Robert Biedroń jest kandydatem na prezydenta wystawionym przez Lewicę. Jak można się było spodziewać, w kwestiach wartości, forsuje rozwiązania fundamentalnie niezgodne z nauką Kościoła i zasadami chrześcijańskimi.
Biedroń zapowiedział, że w sobotę 7 marca przedstawi projekt ustawy, który – tu cytat – „oczywiście jako prezydent podpisze, przyznający kobietom w Polsce prawo do bezpiecznego przerywania ciąży do 12 tygodnia”. „To projekt, który wychodzi naprzeciw postulatom zgłaszanym przez środowiska kobiece” – stwierdził.
„Wiemy, że polska prawica rządząca od 15 lat nazywa to prawo +kompromisem+. To nie jest żaden kompromis” – oświadczył polityk.
Z takim poglądem nie zgadza się senator PiS Jan Maria Jackowski.
– Dziecko nienarodzone ma prawo do życia, które politycy powinni chronić – wskazuje.
– Przede wszystkim trzeba powiedzieć, że tzw. aborcja na życzenie czy aborcja z przyczyn społecznych została zakwestionowana przez Trybunał Konstytucyjny już w 1997 roku. W moim przekonaniu taka ustawa byłaby sprzeczna z konstytucją, ale o tym powinien rozstrzygnąć TK. Jak wiemy jest wniosek do Trybunału grupy posłów – nie tylko Prawa i Sprawiedliwości – o sprawdzenie tej przesłanki eugenicznej. Mam nadzieję, że TK tę kwestię szybko rozpatrzy. W poprzedniej kadencji jak pamiętamy Trybunał tym bardzo ważnym – fundamentalnym z punktu widzenia praw człowieka – problemem przez dwa lata się nie zajął – akcentuje senator RP.

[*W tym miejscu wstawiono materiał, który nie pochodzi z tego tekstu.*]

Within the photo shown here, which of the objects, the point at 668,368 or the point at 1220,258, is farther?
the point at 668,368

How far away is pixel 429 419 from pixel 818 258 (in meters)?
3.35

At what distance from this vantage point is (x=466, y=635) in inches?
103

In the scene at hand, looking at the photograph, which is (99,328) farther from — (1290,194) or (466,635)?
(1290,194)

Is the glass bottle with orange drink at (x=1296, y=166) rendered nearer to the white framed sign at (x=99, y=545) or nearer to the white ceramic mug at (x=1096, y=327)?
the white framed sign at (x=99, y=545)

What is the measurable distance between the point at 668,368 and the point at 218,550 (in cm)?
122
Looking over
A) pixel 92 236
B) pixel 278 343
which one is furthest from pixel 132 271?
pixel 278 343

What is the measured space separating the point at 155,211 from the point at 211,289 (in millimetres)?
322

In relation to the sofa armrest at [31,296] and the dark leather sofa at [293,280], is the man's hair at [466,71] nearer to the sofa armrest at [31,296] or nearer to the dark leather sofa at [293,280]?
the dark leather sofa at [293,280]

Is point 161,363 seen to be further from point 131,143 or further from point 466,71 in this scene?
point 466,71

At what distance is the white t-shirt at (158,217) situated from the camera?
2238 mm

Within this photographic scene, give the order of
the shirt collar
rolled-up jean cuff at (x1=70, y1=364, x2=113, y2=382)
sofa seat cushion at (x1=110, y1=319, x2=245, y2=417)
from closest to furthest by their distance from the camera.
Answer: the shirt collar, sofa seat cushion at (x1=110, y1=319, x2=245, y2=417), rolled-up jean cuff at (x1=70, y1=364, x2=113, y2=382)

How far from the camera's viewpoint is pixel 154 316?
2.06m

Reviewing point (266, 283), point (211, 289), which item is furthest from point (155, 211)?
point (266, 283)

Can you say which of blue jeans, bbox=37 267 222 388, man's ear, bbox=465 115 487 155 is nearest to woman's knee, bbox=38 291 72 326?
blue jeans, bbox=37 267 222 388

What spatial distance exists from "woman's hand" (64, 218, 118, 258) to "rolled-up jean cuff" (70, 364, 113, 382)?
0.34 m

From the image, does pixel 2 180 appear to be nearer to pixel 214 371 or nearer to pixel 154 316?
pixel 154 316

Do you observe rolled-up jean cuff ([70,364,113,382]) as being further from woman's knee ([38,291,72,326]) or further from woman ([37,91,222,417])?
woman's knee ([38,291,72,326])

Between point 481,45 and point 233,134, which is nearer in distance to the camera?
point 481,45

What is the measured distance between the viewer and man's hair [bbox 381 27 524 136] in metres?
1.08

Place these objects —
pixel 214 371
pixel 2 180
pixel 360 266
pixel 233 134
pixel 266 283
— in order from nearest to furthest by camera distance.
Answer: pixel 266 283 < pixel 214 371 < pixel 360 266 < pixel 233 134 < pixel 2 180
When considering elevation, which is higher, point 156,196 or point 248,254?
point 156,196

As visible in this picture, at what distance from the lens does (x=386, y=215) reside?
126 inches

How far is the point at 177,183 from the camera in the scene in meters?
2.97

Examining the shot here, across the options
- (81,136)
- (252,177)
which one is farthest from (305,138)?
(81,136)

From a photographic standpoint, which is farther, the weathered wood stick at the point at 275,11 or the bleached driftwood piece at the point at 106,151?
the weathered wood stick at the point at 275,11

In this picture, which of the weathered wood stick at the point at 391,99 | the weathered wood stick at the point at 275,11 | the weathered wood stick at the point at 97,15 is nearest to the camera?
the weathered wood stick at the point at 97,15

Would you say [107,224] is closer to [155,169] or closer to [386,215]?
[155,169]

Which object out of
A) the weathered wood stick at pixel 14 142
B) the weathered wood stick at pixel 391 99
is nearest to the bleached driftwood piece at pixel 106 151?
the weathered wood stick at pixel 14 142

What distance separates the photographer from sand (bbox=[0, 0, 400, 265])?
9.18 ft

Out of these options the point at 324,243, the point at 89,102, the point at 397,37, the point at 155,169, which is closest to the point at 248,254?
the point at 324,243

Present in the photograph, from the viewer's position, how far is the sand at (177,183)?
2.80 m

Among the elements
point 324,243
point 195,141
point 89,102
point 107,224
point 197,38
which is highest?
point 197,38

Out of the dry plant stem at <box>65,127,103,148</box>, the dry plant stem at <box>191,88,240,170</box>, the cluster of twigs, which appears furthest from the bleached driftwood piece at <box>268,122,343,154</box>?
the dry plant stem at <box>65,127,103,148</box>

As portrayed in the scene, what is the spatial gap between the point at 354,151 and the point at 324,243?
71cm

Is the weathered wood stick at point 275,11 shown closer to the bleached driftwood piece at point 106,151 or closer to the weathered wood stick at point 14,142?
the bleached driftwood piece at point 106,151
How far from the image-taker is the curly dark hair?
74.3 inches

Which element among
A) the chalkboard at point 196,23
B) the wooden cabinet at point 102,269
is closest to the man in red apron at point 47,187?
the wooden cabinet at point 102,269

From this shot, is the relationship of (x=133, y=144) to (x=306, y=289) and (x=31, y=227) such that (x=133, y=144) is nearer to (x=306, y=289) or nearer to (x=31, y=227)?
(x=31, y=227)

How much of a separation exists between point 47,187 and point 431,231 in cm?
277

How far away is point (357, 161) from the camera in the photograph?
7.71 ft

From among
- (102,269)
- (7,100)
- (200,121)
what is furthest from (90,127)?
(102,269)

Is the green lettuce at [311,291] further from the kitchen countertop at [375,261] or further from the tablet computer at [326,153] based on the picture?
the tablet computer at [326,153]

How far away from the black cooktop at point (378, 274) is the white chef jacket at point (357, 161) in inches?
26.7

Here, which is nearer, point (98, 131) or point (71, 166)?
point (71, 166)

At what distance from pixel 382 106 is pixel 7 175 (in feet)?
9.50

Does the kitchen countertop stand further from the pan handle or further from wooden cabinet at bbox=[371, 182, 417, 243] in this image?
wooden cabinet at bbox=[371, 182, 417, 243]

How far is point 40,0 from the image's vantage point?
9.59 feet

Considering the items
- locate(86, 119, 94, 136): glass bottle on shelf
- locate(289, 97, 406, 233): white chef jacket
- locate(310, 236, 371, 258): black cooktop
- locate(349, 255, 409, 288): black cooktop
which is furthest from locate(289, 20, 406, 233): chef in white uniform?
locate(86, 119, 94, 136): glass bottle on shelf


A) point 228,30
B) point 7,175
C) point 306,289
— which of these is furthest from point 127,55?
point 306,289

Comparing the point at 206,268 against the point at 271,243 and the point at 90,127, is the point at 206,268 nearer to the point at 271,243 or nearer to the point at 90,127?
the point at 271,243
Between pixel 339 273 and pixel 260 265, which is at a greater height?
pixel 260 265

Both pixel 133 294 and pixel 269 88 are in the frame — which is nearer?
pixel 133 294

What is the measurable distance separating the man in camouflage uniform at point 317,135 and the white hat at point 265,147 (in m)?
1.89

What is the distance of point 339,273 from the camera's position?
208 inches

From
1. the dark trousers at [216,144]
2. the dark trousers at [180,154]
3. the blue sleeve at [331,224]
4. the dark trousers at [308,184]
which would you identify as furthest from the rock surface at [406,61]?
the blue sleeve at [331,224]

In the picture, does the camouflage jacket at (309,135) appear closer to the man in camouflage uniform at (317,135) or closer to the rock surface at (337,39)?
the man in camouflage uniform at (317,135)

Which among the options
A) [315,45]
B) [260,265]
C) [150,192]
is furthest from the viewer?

Obecne prawo z 1993 r. zezwala na dokonanie tzw. aborcji w trzech sytuacjach: gdy ciąża stanowi zagrożenie dla życia lub zdrowia kobiety, gdy jest duże prawdopodobieństwo ciężkiego i nieodwracalnego upośledzenia płodu albo nieuleczalnej choroby zagrażającej jego życiu, a także gdy ciąża powstała w wyniku czynu zabronionego.